● **WHAT TO PRODUCE**
Copy, from the data below, every line that has "site" in it.
=== Section Start ===
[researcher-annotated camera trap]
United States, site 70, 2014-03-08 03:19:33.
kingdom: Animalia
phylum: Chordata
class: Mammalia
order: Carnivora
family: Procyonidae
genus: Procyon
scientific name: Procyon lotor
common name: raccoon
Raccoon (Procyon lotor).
=== Section End ===
=== Section Start ===
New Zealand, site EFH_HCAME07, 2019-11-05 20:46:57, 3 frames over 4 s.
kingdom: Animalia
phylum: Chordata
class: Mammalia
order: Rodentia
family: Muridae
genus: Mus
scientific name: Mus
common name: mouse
=== Section End ===
● **SOLUTION FOR THIS EXERCISE**
United States, site 70, 2014-03-08 03:19:33.
New Zealand, site EFH_HCAME07, 2019-11-05 20:46:57, 3 frames over 4 s.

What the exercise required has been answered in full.